Inside the adjacent room, a laboring mother is at 3 centimeters, midwife Ibu Suri reports at about 10 a.m.

For the next hour, a hush prevails over this meticulous and cheery compound tucked into a traffic-choked side street of Bali’s busy capital city. Suri, 70, bustles about the private facility she owns and manages with the help of a competent staff of eight midwives, including her two daughters, ages 42 and 30.

At 11:02 a.m., the quiet is shattered. A baby inhales, then wails, announcing its arrival to the world. 

After a couple minutes, silence again. 

I imagine the wrinkled infant rooting for the breast of her exhilarated and exhausted mother, finding comfort there.

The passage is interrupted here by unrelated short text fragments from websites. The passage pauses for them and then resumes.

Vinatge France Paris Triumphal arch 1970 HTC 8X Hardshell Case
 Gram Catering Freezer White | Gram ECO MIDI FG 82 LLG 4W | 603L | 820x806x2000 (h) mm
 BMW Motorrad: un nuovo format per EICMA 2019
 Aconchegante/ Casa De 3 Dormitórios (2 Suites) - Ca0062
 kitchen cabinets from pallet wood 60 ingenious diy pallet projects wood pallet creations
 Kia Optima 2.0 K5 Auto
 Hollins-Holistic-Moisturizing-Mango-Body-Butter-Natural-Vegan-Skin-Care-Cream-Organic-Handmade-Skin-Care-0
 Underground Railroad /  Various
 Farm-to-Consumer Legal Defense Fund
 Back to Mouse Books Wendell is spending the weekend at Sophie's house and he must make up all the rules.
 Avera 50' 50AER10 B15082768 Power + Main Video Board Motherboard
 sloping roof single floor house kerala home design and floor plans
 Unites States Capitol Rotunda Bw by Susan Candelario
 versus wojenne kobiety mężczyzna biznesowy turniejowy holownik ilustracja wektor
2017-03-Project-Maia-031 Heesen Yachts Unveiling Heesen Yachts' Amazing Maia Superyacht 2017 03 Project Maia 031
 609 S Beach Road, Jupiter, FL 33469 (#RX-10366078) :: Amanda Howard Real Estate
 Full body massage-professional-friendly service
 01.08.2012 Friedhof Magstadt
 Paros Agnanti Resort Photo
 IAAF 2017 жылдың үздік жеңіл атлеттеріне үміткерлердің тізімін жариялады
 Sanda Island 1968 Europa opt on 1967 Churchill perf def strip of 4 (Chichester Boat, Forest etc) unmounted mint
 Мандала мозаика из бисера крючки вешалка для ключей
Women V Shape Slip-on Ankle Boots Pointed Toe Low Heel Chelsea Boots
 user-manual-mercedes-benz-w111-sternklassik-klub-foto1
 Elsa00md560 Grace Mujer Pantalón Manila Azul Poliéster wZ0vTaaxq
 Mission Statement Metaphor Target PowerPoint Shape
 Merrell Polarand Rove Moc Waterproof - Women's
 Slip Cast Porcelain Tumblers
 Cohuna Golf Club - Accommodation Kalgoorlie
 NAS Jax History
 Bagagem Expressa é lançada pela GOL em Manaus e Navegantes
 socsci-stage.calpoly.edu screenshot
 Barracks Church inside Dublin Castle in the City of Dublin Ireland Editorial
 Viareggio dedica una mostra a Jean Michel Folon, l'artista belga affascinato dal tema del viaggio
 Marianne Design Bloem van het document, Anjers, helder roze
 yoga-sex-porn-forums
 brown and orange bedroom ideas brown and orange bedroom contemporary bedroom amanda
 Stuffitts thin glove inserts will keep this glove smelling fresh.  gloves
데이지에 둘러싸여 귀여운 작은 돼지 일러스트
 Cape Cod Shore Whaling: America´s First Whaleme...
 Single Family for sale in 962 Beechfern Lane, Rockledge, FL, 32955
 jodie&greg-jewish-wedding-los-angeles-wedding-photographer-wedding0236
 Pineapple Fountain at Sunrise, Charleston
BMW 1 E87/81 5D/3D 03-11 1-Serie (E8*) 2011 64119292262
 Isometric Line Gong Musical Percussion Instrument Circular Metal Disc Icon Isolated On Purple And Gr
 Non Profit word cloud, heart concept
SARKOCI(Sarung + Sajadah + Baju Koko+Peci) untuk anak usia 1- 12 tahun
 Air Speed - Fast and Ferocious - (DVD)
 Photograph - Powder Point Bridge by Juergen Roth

It’s a sacred moment. I’m transported many miles and years away, back to my own daughter’s birth. Words fall short. Ironically, it is here and now, in a hot and humid hallway—far from the air-conditioned comfort of the Bali Nusa Dua Convention Center where the 2016 ICFP is underway—that that the essence of family planning crystallizes for me.

It means that every pregnancy is planned; every mother, treated with dignity; every baby, wanted, valued, loved.

Since 1967, Suri has welcomed over 7,000 babies to the world. An average of 32 are born every month here—with significant increases in February and September, she says, as these months occur 40 weeks after the two times a year in Bali when tradition holds that it is a particularly good time to marry.

Delivering babies takes up lots of Suri’s time and energy, but she has another passion, too. That is, providing women with the best family planning counseling and services.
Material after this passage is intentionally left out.